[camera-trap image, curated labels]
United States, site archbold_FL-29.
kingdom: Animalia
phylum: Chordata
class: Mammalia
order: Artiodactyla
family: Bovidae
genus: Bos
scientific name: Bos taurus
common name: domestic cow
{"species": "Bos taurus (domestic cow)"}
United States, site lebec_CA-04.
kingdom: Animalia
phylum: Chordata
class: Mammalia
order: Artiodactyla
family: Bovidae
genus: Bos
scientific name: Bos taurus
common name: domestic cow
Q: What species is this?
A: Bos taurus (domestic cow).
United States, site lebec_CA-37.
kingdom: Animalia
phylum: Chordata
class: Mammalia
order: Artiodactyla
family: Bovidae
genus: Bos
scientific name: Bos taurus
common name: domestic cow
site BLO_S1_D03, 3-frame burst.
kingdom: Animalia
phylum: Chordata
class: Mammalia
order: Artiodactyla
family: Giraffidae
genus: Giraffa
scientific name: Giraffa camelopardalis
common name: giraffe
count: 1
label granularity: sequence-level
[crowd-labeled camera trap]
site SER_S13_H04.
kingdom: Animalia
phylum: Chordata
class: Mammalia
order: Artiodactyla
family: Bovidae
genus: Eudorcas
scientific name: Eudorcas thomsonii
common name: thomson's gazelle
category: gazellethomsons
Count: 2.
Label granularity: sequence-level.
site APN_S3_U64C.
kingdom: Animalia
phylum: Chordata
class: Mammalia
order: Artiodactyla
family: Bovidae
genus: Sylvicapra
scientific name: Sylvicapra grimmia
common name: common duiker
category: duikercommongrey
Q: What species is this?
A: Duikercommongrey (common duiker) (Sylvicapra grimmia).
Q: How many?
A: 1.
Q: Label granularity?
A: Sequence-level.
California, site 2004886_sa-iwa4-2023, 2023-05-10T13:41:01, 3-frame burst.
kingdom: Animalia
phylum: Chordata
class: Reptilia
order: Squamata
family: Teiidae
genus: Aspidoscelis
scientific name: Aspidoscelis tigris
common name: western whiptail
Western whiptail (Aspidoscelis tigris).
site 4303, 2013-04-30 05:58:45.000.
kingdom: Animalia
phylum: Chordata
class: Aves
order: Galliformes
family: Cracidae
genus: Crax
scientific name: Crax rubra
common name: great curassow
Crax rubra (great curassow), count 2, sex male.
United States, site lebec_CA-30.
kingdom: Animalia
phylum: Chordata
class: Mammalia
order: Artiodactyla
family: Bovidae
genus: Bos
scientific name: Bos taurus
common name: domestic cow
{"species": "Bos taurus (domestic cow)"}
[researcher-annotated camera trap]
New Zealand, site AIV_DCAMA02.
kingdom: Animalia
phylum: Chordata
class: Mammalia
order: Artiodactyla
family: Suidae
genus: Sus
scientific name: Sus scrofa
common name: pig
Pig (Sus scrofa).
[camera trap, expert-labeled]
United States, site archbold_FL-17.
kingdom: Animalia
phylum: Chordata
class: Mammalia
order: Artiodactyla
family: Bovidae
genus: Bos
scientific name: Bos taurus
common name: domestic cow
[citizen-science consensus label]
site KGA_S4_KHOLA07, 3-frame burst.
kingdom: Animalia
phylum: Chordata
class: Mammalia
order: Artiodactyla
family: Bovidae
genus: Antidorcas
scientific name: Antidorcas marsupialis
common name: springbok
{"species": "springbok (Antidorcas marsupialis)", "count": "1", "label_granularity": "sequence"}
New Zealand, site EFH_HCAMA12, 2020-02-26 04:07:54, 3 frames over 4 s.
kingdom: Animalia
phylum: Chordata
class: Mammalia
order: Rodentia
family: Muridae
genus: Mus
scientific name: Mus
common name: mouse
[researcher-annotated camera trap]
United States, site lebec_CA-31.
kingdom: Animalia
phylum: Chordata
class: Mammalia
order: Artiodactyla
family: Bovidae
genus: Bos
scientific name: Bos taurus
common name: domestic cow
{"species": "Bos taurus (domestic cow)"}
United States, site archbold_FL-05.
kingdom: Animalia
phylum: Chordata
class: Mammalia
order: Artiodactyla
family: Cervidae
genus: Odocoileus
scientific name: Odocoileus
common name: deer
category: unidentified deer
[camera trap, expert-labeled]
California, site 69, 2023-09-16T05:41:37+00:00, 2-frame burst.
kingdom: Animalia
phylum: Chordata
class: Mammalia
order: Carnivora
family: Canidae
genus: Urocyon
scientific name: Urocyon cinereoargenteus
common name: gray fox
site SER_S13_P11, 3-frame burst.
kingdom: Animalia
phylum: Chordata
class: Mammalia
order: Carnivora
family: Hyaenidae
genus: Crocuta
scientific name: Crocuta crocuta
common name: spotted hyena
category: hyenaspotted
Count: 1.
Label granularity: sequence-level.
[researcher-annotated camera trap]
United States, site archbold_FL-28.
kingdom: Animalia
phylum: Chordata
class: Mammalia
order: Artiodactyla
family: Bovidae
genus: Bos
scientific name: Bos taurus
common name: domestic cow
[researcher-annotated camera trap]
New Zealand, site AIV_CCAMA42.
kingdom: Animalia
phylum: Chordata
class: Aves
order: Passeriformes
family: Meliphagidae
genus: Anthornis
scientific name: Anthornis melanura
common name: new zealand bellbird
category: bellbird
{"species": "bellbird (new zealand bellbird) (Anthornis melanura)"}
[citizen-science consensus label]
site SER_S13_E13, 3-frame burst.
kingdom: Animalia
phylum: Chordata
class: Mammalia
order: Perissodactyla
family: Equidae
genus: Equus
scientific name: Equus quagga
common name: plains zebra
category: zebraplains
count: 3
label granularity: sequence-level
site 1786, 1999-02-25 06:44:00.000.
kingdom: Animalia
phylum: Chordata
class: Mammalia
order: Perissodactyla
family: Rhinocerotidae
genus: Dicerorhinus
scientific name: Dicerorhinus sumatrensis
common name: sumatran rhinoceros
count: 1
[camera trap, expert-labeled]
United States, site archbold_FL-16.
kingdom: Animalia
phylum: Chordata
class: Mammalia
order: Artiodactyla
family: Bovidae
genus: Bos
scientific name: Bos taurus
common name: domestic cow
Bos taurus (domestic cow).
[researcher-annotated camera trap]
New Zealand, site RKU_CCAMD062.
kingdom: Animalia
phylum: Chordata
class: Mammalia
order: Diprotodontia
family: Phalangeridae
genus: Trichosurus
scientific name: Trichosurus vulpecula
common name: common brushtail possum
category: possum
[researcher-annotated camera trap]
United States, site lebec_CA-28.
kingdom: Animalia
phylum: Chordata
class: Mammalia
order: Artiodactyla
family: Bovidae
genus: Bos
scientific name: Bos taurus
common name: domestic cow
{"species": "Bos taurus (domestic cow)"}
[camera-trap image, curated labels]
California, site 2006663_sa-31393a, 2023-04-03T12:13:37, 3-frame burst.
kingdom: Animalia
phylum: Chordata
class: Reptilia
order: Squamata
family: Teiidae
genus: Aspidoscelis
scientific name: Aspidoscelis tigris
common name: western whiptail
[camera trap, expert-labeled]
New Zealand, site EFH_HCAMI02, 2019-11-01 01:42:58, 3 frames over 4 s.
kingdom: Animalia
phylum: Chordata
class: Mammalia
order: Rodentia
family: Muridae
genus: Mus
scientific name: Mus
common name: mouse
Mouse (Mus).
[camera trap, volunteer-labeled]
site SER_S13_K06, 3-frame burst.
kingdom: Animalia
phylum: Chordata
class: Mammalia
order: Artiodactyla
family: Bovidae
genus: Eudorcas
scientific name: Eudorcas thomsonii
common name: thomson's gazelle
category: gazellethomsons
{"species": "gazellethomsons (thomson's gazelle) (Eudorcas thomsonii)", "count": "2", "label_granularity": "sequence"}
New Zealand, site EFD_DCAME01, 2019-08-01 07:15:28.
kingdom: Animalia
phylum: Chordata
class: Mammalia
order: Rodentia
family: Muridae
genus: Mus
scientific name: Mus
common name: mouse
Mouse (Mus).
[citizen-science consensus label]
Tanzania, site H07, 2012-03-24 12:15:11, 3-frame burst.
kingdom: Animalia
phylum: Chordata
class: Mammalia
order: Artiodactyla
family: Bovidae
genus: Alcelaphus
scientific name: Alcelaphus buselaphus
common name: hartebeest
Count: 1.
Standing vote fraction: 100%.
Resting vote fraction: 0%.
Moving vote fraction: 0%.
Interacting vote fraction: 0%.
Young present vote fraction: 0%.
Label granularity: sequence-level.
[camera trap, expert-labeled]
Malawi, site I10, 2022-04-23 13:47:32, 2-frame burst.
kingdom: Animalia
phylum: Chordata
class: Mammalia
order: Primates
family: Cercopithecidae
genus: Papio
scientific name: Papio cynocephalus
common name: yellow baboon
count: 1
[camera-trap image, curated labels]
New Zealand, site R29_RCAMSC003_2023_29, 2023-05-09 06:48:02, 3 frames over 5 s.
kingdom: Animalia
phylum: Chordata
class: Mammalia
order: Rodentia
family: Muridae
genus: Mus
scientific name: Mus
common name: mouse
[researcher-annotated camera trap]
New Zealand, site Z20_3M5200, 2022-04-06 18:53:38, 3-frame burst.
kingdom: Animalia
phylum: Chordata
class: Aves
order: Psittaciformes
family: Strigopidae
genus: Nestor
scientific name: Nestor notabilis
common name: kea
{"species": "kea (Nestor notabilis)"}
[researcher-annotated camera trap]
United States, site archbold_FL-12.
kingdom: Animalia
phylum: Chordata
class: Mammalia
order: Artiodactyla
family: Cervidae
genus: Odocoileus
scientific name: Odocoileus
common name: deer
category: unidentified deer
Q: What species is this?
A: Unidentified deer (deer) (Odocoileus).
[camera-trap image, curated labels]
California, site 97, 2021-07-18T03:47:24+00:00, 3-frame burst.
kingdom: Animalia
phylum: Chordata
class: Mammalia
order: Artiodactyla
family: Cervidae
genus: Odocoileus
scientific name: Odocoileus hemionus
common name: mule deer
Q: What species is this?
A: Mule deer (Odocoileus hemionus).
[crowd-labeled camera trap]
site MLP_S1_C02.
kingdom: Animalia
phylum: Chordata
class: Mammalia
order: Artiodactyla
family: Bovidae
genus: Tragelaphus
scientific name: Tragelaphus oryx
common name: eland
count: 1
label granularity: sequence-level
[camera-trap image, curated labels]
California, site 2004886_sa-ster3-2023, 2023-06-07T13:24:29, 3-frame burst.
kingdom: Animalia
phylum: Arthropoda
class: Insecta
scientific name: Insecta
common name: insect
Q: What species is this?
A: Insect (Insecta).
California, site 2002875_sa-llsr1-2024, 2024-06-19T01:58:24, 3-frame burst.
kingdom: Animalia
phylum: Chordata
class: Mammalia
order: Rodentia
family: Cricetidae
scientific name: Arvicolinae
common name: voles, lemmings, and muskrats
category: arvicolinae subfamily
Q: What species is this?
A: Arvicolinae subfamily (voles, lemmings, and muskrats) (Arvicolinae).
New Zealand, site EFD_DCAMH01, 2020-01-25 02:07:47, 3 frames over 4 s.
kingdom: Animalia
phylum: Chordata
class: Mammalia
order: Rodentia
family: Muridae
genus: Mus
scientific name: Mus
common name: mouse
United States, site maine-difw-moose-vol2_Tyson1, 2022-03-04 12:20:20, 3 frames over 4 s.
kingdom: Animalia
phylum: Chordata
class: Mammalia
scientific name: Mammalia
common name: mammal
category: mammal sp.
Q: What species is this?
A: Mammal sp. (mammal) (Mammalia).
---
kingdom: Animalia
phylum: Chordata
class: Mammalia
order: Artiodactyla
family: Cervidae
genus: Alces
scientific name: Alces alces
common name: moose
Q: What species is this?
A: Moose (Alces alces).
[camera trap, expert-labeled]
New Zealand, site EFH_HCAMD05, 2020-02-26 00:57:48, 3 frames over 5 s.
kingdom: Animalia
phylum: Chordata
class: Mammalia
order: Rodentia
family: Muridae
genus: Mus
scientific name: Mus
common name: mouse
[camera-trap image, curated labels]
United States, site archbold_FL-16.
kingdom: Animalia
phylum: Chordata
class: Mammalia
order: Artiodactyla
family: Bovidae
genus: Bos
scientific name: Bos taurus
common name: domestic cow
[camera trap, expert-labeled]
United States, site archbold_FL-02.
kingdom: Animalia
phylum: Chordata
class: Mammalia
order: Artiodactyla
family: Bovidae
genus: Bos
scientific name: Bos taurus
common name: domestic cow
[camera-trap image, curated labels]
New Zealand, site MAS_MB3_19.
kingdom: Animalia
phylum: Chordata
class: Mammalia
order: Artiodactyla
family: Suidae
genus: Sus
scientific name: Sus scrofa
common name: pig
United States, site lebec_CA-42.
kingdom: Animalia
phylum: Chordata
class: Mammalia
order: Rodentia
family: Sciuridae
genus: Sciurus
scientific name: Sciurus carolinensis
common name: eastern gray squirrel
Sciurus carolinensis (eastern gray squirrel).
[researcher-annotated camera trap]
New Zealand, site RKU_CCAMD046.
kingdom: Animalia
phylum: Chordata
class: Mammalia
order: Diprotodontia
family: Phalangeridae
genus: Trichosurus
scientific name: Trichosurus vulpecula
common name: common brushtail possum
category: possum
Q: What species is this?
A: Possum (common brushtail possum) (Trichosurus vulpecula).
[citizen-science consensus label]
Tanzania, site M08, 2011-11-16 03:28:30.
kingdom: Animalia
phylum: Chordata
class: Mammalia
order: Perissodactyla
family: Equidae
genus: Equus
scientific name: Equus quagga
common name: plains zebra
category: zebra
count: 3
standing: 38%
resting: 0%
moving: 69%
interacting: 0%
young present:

= What is being asked =
Above are the records; from them, give again exactly the lines from the one containing "Tanzania, site H07, 2012-03-24" to the one containing "Young present vote fraction: 0%.", both lines included, and nothing more.

= Answer for the task =
Tanzania, site H07, 2012-03-24 12:15:11, 3-frame burst.
kingdom: Animalia
phylum: Chordata
class: Mammalia
order: Artiodactyla
family: Bovidae
genus: Alcelaphus
scientific name: Alcelaphus buselaphus
common name: hartebeest
Count: 1.
Standing vote fraction: 100%.
Resting vote fraction: 0%.
Moving vote fraction: 0%.
Interacting vote fraction: 0%.
Young present vote fraction: 0%.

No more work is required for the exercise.